To calculate the enthalpy of formation (ΔHf) for the given reaction, you are on the right track. The enthalpy of formation is defined as the change in enthalpy when one mole of a compound is formed from its constituent elements, with each element in its standard state.
You correctly set up the equation using the enthalpy of formation values for each compound:
ΔH = [1 * ΔH(Na2CO3) + 1 * ΔH(H2O(g)) + 1 * ΔH(CO2(g))] - [2 * ΔH(NaHCO3)]
However, for the next step, you need to substitute the correct values for the enthalpy of formation.
The enthalpy of formation for Na2CO3 is -1130.9 kJ/mol (as you correctly mentioned).
The enthalpy of formation for H2O (g) is -241.82 kJ/mol.
The enthalpy of formation for CO2 (g) is -393.5 kJ/mol.
But, the value you used for ΔH for NaHCO3 (-1766.22 kJ) seems to be incorrect. The enthalpy of formation for NaHCO3 is -950.2 kJ/mol.
Using these corrected values, your equation becomes:
ΔH = (1 * -1130.9 kJ) + (1 * -241.82 kJ) + (1 * -393.5 kJ) - (2 * -950.2 kJ)
Now, you can calculate the ΔH:
ΔH = -1130.9 kJ - 241.82 kJ - 393.5 kJ - (-1900.4 kJ)

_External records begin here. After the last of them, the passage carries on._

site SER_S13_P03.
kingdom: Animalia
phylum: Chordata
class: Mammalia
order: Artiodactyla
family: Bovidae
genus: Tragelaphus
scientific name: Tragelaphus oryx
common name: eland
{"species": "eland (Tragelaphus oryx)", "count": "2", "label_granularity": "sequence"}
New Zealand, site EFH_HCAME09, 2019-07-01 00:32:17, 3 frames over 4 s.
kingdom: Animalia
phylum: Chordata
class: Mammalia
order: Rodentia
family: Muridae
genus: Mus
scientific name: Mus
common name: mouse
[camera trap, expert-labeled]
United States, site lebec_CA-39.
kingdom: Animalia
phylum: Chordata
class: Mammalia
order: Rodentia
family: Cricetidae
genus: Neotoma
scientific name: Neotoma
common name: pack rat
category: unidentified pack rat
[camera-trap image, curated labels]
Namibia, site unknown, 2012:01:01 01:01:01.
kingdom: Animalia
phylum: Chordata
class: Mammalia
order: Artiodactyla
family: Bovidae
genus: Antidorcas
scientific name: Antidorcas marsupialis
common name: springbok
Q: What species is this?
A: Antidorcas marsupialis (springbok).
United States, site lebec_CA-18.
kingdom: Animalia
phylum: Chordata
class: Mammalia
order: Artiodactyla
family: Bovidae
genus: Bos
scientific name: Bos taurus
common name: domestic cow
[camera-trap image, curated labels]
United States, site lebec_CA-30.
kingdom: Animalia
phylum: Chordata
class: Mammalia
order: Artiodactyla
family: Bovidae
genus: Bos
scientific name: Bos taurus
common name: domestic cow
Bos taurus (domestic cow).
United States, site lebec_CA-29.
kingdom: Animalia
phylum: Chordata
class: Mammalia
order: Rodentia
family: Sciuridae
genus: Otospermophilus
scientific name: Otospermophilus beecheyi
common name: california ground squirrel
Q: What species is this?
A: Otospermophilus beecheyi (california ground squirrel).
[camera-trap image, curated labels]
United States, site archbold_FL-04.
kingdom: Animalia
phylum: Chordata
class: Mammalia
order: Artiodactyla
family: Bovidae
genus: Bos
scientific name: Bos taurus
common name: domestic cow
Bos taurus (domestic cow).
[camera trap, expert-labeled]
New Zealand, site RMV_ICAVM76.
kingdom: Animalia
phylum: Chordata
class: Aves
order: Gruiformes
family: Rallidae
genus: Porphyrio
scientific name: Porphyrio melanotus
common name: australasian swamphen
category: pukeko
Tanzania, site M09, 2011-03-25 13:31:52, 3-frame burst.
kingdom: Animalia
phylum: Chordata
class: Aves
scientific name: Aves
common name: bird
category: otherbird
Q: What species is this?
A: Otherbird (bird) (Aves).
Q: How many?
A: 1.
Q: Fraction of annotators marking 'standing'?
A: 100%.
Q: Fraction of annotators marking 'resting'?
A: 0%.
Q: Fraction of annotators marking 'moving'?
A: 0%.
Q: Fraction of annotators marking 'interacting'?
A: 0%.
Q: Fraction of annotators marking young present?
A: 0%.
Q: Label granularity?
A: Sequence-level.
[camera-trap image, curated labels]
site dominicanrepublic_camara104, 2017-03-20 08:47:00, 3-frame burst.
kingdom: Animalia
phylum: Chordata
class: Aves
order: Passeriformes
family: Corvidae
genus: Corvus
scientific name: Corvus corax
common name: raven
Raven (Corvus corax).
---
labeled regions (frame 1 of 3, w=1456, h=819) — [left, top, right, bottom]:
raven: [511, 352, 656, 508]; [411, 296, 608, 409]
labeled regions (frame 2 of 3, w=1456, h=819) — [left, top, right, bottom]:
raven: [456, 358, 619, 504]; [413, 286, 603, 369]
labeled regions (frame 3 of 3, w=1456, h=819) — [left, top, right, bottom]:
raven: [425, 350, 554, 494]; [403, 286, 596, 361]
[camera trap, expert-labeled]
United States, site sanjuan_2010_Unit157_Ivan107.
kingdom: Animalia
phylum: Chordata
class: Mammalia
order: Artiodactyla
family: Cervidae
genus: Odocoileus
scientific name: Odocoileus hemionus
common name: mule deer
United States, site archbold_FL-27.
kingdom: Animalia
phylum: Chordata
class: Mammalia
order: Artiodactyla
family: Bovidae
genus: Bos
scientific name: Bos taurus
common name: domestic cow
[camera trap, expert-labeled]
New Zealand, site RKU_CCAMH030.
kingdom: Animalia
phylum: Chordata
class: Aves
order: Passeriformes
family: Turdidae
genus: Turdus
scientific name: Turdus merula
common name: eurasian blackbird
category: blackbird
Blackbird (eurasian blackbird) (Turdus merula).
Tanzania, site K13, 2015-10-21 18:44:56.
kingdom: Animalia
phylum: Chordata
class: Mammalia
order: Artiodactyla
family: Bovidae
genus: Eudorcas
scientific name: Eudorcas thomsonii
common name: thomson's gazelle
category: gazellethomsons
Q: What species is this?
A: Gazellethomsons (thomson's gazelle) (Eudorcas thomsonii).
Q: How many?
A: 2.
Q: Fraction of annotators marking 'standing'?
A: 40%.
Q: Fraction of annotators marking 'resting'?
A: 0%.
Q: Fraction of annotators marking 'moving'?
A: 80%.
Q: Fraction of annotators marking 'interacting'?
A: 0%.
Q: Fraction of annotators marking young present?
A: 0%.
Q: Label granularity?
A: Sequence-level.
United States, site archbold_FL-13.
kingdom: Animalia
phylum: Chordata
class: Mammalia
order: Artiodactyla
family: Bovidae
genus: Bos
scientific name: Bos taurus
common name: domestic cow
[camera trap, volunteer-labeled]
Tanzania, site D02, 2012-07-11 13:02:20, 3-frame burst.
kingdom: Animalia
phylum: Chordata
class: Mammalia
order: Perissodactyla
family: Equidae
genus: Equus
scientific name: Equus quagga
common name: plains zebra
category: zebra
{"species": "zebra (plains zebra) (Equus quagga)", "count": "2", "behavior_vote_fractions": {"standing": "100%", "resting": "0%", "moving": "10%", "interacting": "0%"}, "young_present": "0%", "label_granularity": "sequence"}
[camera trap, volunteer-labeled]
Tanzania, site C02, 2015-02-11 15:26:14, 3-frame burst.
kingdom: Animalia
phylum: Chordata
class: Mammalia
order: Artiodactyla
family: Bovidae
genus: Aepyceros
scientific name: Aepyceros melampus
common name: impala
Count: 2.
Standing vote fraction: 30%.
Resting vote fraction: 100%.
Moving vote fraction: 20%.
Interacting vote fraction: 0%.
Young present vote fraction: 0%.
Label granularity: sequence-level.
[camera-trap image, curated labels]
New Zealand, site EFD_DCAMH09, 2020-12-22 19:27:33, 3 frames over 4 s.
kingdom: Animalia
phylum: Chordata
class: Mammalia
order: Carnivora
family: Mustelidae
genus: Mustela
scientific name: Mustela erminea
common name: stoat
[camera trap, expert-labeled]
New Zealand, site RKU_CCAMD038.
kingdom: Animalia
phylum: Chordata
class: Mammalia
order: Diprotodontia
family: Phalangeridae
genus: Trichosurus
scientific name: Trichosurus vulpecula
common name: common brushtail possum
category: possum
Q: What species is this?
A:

= -1130.9 kJ - 241.82 kJ - 393.5 kJ + 1900.4 kJ
= 134.28 kJ
So, the enthalpy change for the reaction is 134.28 kJ.
Keep in mind that when calculating ΔHf, it is important to use the correct enthalpy of formation values for each compound involved in the reaction. Double-checking the values and ensuring their accuracy is key to obtaining the correct answer.